Por fim, falar da dimensão espacial implica em também falar do papel do tempo no crescimento. Como afirmamos, é da natureza do capitalismo de aumentar cada vez mais a velocidade do giro de capital, com vistas a maximizar a taxa de lucro. De um lado, a busca da eficácia e da eficiência não apenas na indústria, mas também nas outras fases do ciclo de acumulação que apresentamos, é um momento central da política de crescimento. 

Entretanto, a demasiada pressa pode ser inimiga do crescimento, na medida em que prazos cada vez mais curtos de avaliação das políticas estressem a tomada de decisão em direção a medidas de efeitos imediato, mas que desequilibram o processo geral. Isso implica em uma seleção adversa de setores a serem favorecidos por incentivos fiscais ou de reformas regulatórias liberalizantes que não se traduzem em compromisso concreto de investimento. 

Ano após ano, governos são chantageados politicamente para apresentar taxas de crescimento substanciais, independentemente das condições macroeconômicas nacionais e internacionais permitirem voos mais ousados. Para manter o “velocímetro” da economia em um patamar comparável a outros países, medidas que realmente fortalecem mais consistentemente processo de crescimento, mas a um prazo mais longo, são preteridas. 
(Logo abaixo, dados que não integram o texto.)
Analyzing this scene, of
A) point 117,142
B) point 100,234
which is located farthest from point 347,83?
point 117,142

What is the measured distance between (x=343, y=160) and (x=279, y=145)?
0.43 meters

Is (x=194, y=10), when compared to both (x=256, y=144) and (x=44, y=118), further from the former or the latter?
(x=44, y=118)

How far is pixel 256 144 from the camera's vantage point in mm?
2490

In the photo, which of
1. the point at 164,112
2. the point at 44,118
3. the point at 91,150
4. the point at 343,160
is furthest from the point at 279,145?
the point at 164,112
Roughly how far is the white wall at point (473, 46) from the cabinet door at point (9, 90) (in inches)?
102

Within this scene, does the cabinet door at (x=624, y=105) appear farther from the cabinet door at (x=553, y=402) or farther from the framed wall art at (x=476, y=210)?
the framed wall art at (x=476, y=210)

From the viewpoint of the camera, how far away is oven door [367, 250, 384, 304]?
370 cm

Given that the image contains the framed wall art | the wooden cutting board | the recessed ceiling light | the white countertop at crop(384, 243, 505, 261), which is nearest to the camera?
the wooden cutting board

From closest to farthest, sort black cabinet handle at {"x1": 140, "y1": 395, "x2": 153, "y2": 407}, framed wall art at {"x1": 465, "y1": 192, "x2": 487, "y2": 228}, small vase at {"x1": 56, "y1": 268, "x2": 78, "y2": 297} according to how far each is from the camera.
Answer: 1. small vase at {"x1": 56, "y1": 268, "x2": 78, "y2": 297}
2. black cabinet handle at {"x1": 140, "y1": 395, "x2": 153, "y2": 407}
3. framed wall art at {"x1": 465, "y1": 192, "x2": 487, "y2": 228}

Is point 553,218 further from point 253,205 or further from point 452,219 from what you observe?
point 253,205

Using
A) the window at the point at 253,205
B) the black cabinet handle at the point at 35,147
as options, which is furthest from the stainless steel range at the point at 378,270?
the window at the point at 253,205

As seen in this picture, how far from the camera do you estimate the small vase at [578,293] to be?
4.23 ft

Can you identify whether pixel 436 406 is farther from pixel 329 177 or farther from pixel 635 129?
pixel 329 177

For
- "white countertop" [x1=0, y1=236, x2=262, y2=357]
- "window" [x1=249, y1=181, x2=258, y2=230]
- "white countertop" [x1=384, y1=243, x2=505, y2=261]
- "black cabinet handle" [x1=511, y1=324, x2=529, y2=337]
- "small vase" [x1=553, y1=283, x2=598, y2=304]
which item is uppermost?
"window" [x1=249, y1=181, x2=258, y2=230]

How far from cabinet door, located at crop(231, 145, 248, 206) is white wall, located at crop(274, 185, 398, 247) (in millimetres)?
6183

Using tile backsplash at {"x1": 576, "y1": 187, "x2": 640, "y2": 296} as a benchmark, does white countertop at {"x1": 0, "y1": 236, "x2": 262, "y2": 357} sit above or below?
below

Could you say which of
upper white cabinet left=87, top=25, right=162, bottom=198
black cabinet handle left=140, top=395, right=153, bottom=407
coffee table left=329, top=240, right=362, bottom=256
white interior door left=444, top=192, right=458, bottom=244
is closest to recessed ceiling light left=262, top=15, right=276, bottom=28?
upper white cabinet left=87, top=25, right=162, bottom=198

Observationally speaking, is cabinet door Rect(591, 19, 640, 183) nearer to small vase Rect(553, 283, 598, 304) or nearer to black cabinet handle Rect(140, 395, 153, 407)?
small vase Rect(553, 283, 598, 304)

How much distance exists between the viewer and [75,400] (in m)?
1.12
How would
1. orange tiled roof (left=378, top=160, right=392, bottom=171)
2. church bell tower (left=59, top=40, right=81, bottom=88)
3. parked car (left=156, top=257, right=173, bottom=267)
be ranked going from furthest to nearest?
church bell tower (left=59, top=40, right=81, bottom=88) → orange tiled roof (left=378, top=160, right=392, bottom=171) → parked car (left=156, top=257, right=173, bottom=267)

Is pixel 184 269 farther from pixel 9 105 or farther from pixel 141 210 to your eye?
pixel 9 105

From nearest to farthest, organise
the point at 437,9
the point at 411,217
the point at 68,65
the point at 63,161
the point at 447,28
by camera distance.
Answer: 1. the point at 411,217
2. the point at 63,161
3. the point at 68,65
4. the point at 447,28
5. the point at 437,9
No campo privado, projetos empresariais de prazo mais longo de retorno são inviabilizados, e diretorias das empresas são aterrorizadas por cobranças do sistema financeiro por resultados anuais positivos, dificultando a adoção de estratégias empresariais mais consistentes.

Nossa reflexão sobre a política de crescimento termina com o apelo de que temos de definir prazos estratégicos para os resultados e as transformações e considerar muito mais a qualidade do que a quantidade do crescimento. No fundo, crescimento econômico é que nem sexo: mais vale a qualidade do que a quantidade.